$29.99
• Submissions should be made electronically via the Canvas. Please ensure that your solutions for both the written and/or programming parts are present and zipped into a single file.
• You are welcome to discuss the programming questions (but not the written questions) with other students in the class. However, you must understand and write all code yourself. Also, you must list all students (if any) with whom you discussed your solutions to the programming questions.
1. 2 points. Consider a frame {B}, which is obtained from frame {A} by first rotating about the XA axis by an angle of θ, followed by a translation of [1,2,3]⊤ (in the {A} frame).
(a) Find the homogeneous transformation matrix ATB.
(b) Compute the homogeneous transformation matrix BTA.
(c) Given and Ap = [4,5,6]⊤, compute Bp.
(d) Sketch the frames for and Ap = [4,5,6]⊤, and check that your answer in part (c) seems correct.
2. 2 points.
(a) Consider a frame {A}. It is first rotated about the YA axis by an angle θ to form frame {B}, and then rotated about the ZB axis by an angle ϕ to form frame {C}. Determine the 3 × 3 rotation matrix, ARC, which will transform the coordinates of a position vector from Cp, its value in frame {C}, into Ap, its value in frame {A}.
(b) Recall that there are multiple interpretations of the rotation matrix. Suppose ARB = Ry(θ), the rotation matrix obtained by rotating about the YA axis.
• When viewed as a transformation, multiplying the rotation matrix ARB by a vector Bp results in the vector Ap = ARBBp, specifying the same point in space in a different coordinate frame.
• When viewed as an operator, multiplying the same rotation matrix R = Ry(θ) by a vector Ap results in the vector Ap′ = Ry(θ)Ap, specifying a different point in space in the same coordinate frame. The new point Ap′ is the result of rotating the original point Ap about the YA axis by an angle of θ.
Interpreting the rotation matrix from part (a) as an operator, explain why it is equivalent to first rotating by an angle ϕ about the ZA axis, followed by rotating by an angle θ about the YA axis.
3. 2 points. (Spong, Problem 2-37) Consider the diagram above.
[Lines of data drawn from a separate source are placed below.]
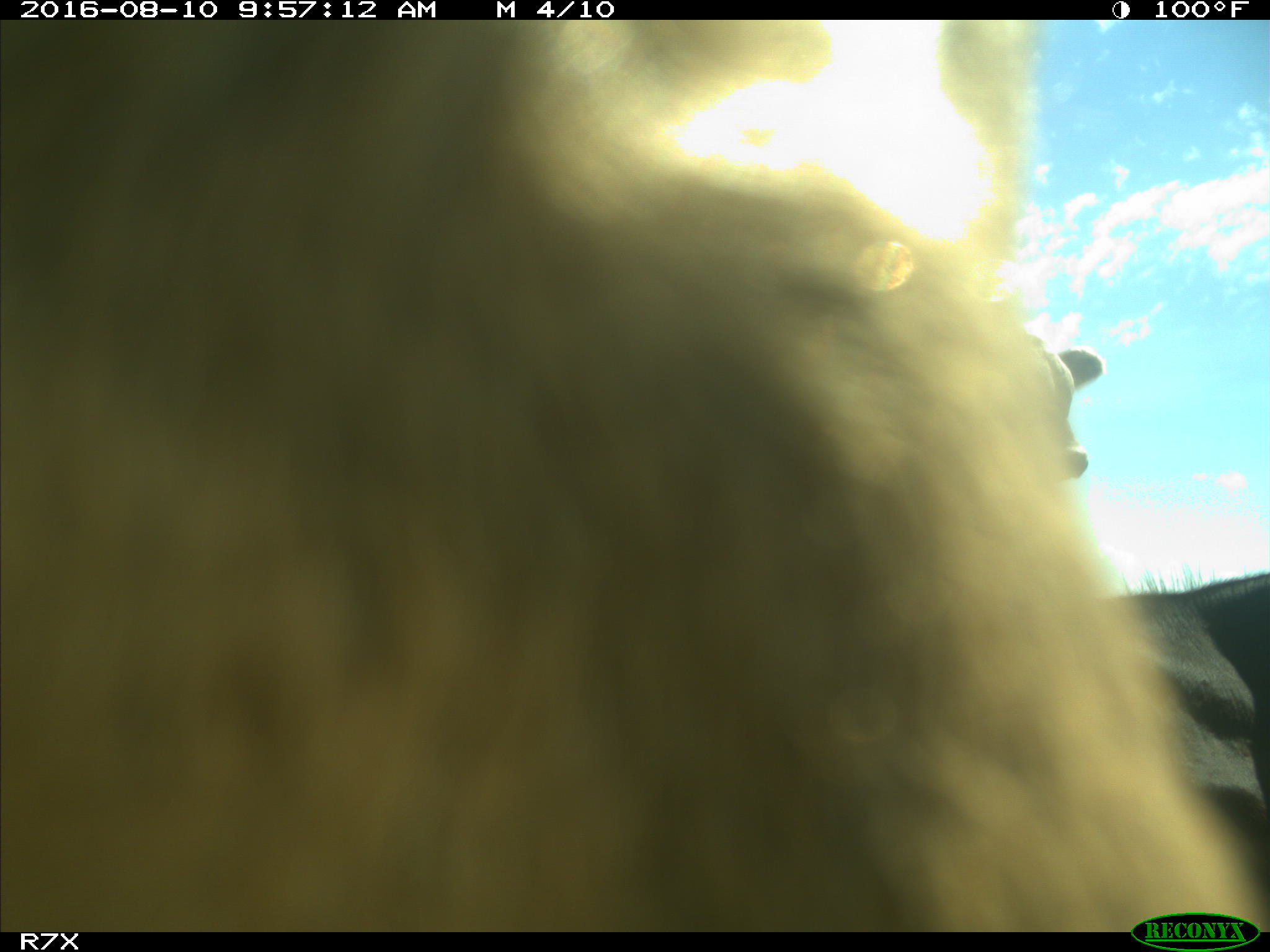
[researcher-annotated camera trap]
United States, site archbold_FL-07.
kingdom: Animalia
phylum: Chordata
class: Mammalia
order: Artiodactyla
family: Bovidae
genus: Bos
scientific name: Bos taurus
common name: domestic cow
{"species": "Bos taurus (domestic cow)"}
A robot is set up 1m from a table. The table is 1m long on each side. A frame {1} : x1,y1,z1 is fixed to the edge of the table as shown. A cube measuring 20cm on a side is placed on top of the table and at the center of the table with frame {2} : x2,y2,z2 established at the center of the cube’s bottom face as shown. A camera is situated directly above the center of the block 2m above the table top with frame {3} : x3,y3,z3 attached as shown.
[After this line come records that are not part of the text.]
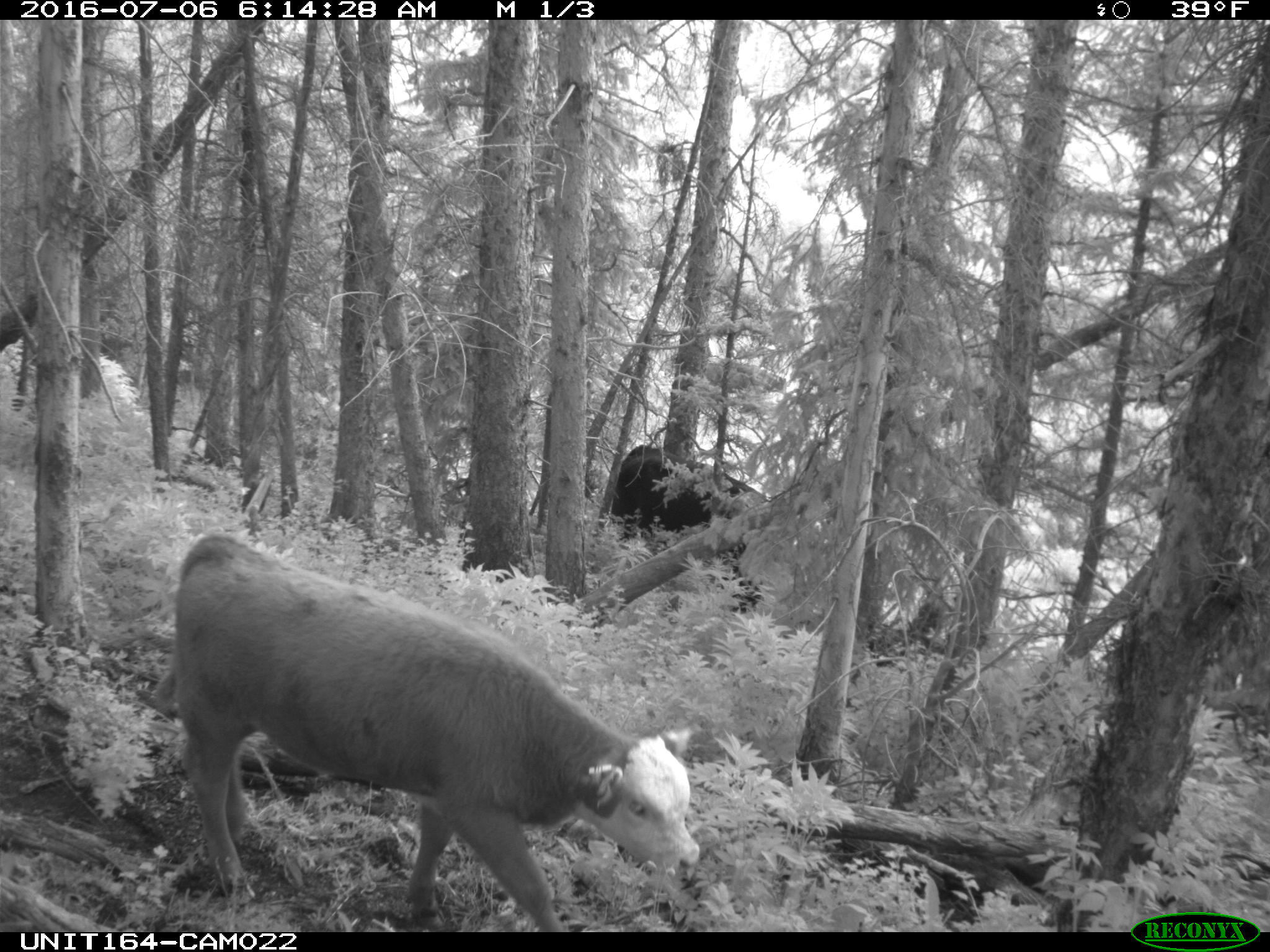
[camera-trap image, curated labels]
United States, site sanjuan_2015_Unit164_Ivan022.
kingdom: Animalia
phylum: Chordata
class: Mammalia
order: Artiodactyla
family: Bovidae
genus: Bos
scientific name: Bos taurus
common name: domestic cow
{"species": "Bos taurus (domestic cow)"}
(a) Find the homogeneous transformations relating each of these frames to the base frame {0}.
(b) Find the homogeneous transformation relating the cube’s frame {2} to the camera frame {3}.
(c) Suppose the robot pushes the cube and the camera now detects the cube’s origin at [0.2,−0.3,2]⊤. Use the above transformations to determine the position of the cube in the base frame {0}.
4. 2 points. For the three degree-of-freedom (3-DOF) manipulators shown above, find the forward kinematics map from the robot base (center of the vertical cylinder’s bottom face) to the end-effector. For rotational joints, the manipulators are shown in their zero configuration, i.e., the diagram illustrates the arms at θ1 = 0,θ2 = 0, and θ3 = 0 for part (a). The link lengths are given by L1,L2,L3, as follows:
(a) L1 is the vertical height of the first joint, L2 is the length of the arm segment after θ1,2 and before θ3, and L3 is the length of the arm after θ3.
(b) L1 and L2 are the same as in part (a), and L3 is determined by the translational joint, θ3, which determines the additional amount by which the hand extends beyond the L2 part of the arm.
Hint: Decompose the forward kinematics map into a series of simple transformations. A suggested set of intermediate coordinate frames for part (a) are shown in the diagram above. You are free to choose the intermediate coordinate frames – it should not affect the answer.
5. 2 points. Consider the 2-DOF planar arm shown above with two rotational joints, specified by θ1 and θ2, and link lengths ℓ1 and ℓ2 respectively. We are interested in solving the inverse kinematics problem for this arm, i.e., given a desired wrist position [xw,yw]⊤, find a joint configuration [θ1,θ2]⊤ that achieves the position, if a solution exists. In this problem, we will derive a geometric solution to this problem by finding α,β,γ.
(a) Find an expression for cosβ using the law of cosines, illustrated on the right.
(b) Using your answer from part (a), find an expression for θ2.
(c) Assuming you now have θ2, find an expression for γ.
(d) Find an expression for α, and therefore also for θ1.
Hint: The diagram shows a wrist position with two inverse kinematics solutions.
The expressions for θ1 and θ2 for the other solution should be very similar to what you have found above.